Some patients are afraid to go to a traditional dentist’s office. They don’t want to receive anesthesia, said Lozano, who is the lead Registered Dental Assistant at the WesternU Dental Center.
“ITR takes less time, there is no anesthesia and it helps the children feel more trusting of dentists,” Lozano said.
After allied dental personnel such as Lozano collect the intraoral photographs, radiographs, and any other data required for appropriate diagnosis and treatment planning, the dentist will review the data and create a treatment plan. If the treatment plan includes ITR and is discussed and consented to by the child’s parent or guardian, certified allied dental personnel can begin the ITR procedure.
“I don’t want to leave any children behind just because they’re scared of the dentist,” Lozano said. “This is a good way to help them believe in oral health, trust the health provider, and prevent cavities for good, healthy teeth.”
Dental care is always going to be one of the highest needs in this community, said Claudia Salazar, health technician for the Mountain View School District Head Start program.
Mountain View students receive dental screenings, but families often don’t go to the dentist for follow-up treatment. Some children and parents have negative experiences at the dentist or have anxiety about seeing a dentist. By providing dental care at the Mountain View School District Early Childhood main site, children – and their parents – are learning to become more comfortable receiving dental care. Mountain View School District staff help make children comfortable. The first goal is for the patient to sit in a chair. The next step might be brushing their teeth with fluoridated toothpaste.

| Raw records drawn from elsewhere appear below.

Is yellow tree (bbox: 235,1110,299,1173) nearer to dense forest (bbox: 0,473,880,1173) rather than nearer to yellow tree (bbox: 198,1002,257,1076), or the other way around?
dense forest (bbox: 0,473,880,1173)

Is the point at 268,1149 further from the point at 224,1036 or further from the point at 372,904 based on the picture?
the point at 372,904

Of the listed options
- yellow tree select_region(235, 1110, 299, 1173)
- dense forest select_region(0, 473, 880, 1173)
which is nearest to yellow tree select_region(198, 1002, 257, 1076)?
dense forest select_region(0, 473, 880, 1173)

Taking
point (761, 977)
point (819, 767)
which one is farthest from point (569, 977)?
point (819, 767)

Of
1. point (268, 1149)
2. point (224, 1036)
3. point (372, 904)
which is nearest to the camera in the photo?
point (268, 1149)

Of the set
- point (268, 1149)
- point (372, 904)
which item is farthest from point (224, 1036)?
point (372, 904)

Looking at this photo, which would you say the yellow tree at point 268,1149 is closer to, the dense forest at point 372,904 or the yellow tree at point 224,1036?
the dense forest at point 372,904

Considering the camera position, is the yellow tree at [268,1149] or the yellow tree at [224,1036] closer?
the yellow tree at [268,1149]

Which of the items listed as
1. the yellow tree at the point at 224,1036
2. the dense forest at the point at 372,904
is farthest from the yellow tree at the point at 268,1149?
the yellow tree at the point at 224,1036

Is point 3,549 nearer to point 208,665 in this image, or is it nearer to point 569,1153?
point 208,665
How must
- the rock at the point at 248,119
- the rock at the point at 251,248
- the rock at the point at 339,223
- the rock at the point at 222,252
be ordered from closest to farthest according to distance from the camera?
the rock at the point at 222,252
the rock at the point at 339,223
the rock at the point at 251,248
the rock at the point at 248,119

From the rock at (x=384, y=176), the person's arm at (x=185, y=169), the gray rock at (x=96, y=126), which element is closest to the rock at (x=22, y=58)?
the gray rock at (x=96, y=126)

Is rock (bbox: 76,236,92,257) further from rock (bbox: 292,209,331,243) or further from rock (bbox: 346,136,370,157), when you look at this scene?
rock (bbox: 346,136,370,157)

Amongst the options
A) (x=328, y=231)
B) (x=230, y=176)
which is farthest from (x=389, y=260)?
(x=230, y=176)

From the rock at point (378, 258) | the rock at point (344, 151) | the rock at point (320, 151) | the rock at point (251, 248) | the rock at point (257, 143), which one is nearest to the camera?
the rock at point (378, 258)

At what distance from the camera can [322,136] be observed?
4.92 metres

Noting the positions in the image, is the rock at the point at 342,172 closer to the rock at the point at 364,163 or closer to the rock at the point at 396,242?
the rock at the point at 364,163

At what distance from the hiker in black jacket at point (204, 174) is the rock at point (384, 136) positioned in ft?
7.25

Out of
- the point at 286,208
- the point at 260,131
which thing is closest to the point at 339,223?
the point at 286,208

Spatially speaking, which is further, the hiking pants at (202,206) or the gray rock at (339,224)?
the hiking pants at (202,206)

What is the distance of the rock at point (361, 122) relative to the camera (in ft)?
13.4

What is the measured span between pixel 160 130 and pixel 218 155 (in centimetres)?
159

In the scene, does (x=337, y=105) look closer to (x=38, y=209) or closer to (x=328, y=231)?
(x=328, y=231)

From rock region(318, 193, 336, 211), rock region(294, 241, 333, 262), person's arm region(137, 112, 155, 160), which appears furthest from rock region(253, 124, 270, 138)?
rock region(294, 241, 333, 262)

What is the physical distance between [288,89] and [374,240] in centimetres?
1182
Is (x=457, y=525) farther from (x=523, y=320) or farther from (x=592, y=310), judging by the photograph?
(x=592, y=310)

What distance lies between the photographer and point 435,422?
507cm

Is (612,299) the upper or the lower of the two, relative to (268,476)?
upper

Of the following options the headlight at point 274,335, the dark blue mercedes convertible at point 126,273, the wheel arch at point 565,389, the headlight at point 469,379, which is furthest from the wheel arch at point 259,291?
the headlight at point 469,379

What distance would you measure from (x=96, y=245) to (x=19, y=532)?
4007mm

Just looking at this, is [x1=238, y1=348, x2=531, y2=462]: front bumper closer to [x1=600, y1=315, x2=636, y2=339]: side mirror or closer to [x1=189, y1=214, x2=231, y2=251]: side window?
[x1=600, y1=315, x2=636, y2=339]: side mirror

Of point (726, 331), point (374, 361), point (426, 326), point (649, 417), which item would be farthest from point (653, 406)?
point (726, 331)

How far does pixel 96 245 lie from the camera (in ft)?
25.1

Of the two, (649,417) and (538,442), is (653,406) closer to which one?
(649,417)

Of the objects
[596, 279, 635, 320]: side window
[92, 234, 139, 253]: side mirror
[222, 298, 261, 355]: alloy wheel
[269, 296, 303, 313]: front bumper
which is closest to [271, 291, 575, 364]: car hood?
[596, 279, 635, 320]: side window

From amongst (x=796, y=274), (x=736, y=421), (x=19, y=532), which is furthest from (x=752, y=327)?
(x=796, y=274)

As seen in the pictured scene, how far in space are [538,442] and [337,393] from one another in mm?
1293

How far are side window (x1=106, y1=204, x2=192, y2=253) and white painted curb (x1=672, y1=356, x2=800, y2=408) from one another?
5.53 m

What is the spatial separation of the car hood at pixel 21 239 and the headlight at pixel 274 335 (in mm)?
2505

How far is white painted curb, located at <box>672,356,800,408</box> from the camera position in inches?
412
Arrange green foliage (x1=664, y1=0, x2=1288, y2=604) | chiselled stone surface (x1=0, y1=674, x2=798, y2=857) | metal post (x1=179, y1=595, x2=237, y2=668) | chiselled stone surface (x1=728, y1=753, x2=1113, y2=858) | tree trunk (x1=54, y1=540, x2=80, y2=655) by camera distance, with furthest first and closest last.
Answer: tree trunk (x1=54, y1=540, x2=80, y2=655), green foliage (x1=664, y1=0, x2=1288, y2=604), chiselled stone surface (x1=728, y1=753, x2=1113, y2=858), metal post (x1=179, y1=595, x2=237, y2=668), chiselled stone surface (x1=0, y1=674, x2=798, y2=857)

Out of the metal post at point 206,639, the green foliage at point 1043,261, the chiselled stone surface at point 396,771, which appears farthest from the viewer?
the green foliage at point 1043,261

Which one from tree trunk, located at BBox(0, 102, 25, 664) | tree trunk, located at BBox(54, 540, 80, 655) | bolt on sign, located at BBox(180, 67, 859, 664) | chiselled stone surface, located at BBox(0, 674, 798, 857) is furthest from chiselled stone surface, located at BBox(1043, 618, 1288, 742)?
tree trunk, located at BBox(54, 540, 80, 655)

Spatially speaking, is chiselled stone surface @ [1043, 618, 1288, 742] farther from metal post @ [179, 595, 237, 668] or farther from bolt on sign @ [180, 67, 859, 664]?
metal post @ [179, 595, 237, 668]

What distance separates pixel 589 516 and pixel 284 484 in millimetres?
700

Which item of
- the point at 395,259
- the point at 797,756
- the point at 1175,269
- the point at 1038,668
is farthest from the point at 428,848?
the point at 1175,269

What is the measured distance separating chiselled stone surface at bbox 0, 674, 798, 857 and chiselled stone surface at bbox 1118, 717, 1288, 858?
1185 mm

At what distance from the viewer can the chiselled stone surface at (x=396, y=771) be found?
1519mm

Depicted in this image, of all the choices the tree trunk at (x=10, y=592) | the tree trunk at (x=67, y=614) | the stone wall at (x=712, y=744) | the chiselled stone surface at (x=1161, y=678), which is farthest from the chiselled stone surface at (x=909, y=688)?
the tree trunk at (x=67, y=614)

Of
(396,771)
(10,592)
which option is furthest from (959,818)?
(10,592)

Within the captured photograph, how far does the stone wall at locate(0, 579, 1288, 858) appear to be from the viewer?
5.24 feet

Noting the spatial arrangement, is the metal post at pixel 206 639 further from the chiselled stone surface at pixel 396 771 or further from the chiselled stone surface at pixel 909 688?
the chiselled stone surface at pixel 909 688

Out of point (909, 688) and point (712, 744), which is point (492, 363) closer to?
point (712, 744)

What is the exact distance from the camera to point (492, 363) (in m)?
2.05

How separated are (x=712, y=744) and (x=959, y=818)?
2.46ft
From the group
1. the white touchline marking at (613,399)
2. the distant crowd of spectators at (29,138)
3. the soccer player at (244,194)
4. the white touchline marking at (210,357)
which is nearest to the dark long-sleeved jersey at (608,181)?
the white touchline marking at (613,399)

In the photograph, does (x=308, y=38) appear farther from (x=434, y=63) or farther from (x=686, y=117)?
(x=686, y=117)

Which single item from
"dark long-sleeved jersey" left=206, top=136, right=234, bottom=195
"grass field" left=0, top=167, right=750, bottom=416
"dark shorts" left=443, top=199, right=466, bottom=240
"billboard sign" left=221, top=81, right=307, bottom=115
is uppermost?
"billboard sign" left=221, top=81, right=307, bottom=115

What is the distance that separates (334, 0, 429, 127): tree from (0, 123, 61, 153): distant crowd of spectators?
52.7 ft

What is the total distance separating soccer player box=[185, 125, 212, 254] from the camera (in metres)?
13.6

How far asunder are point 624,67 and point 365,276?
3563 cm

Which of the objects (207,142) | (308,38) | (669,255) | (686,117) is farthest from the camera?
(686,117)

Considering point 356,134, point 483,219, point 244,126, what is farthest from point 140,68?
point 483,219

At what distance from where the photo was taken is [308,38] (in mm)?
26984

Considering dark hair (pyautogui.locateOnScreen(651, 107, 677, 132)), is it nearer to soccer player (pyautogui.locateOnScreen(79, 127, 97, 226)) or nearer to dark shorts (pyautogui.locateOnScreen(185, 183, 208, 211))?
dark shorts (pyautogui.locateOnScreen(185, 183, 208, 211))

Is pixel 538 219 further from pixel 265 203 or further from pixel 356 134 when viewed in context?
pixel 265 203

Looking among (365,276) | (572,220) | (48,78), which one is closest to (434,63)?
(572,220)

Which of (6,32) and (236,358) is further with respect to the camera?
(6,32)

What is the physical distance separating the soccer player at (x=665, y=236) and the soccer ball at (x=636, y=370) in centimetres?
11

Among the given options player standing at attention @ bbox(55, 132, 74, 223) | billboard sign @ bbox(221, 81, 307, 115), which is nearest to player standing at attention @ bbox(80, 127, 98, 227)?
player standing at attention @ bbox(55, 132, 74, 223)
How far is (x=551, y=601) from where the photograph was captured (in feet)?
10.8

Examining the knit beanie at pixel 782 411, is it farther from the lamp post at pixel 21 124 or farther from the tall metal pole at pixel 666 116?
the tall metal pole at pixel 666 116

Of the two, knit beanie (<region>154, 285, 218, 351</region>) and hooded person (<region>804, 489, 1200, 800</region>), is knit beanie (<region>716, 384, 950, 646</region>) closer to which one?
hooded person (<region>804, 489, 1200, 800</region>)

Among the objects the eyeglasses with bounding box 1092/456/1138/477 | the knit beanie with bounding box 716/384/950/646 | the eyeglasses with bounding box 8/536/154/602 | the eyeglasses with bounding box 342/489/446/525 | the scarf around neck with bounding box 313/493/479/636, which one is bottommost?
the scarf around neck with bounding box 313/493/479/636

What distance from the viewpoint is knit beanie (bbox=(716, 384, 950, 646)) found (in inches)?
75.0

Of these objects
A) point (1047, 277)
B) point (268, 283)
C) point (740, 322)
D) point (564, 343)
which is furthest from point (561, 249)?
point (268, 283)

“Any time we have an encounter with parents, we provide education,” Salazar said. “It is going to take time, but we are starting early. We are seeing pregnant moms and infants. We are starting education with parents even before their baby has teeth. We’re hoping by the time they are 4 years old, the child has been going to the dentist every six months since they were a year old.
“For us it’s all about school readiness,” she added. “We want to get kids ready for school. If dental pain is not addressed, they won’t be able to learn. It will affect attendance. If we eliminate medical or dental needs, we address the child’s ability to be in school.”